**INFORMATION SUPPLIED:**
* * * * *
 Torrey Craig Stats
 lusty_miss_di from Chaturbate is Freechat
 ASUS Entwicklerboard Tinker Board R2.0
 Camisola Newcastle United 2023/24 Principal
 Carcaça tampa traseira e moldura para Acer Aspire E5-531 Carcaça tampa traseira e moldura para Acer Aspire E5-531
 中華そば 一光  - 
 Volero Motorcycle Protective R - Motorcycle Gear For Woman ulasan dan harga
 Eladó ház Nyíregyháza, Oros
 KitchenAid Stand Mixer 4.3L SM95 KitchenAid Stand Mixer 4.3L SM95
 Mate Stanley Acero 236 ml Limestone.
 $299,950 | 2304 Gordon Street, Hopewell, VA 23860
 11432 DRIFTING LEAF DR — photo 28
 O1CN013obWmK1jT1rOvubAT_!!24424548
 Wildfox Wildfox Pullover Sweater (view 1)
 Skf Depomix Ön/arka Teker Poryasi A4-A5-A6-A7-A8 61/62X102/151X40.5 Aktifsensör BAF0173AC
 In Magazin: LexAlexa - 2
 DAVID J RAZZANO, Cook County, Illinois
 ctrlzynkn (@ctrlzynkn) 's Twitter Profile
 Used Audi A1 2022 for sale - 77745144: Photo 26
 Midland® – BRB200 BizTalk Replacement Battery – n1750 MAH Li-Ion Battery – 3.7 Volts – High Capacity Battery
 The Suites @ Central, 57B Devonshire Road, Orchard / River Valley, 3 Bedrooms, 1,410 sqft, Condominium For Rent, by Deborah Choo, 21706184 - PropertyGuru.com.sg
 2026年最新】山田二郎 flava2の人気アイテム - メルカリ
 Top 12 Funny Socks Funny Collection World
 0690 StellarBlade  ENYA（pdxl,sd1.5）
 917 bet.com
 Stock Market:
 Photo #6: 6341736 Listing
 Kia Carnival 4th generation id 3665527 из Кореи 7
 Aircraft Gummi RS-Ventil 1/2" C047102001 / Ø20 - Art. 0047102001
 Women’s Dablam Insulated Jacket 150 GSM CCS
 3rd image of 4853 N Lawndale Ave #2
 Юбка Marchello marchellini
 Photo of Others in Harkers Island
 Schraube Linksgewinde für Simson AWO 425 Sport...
* * * * *
**ACTION ITEM:** The full listing, repeated exactly, is the expected answer.

**ANSWER SPACE:**
 Torrey Craig Stats
 lusty_miss_di from Chaturbate is Freechat
 ASUS Entwicklerboard Tinker Board R2.0
 Camisola Newcastle United 2023/24 Principal
 Carcaça tampa traseira e moldura para Acer Aspire E5-531 Carcaça tampa traseira e moldura para Acer Aspire E5-531
 中華そば 一光  - 
 Volero Motorcycle Protective R - Motorcycle Gear For Woman ulasan dan harga
 Eladó ház Nyíregyháza, Oros
 KitchenAid Stand Mixer 4.3L SM95 KitchenAid Stand Mixer 4.3L SM95
 Mate Stanley Acero 236 ml Limestone.
 $299,950 | 2304 Gordon Street, Hopewell, VA 23860
 11432 DRIFTING LEAF DR — photo 28
 O1CN013obWmK1jT1rOvubAT_!!24424548
 Wildfox Wildfox Pullover Sweater (view 1)
 Skf Depomix Ön/arka Teker Poryasi A4-A5-A6-A7-A8 61/62X102/151X40.5 Aktifsensör BAF0173AC
 In Magazin: LexAlexa - 2
 DAVID J RAZZANO, Cook County, Illinois
 ctrlzynkn (@ctrlzynkn) 's Twitter Profile
 Used Audi A1 2022 for sale - 77745144: Photo 26
 Midland® – BRB200 BizTalk Replacement Battery – n1750 MAH Li-Ion Battery – 3.7 Volts – High Capacity Battery
 The Suites @ Central, 57B Devonshire Road, Orchard / River Valley, 3 Bedrooms, 1,410 sqft, Condominium For Rent, by Deborah Choo, 21706184 - PropertyGuru.com.sg
 2026年最新】山田二郎 flava2の人気アイテム - メルカリ
 Top 12 Funny Socks Funny Collection World
 0690 StellarBlade  ENYA（pdxl,sd1.5）
 917 bet.com
 Stock Market:
 Photo #6: 6341736 Listing
 Kia Carnival 4th generation id 3665527 из Кореи 7
 Aircraft Gummi RS-Ventil 1/2" C047102001 / Ø20 - Art. 0047102001
 Women’s Dablam Insulated Jacket 150 GSM CCS
 3rd image of 4853 N Lawndale Ave #2
 Юбка Marchello marchellini
 Photo of Others in Harkers Island
 Schraube Linksgewinde für Simson AWO 425 Sport...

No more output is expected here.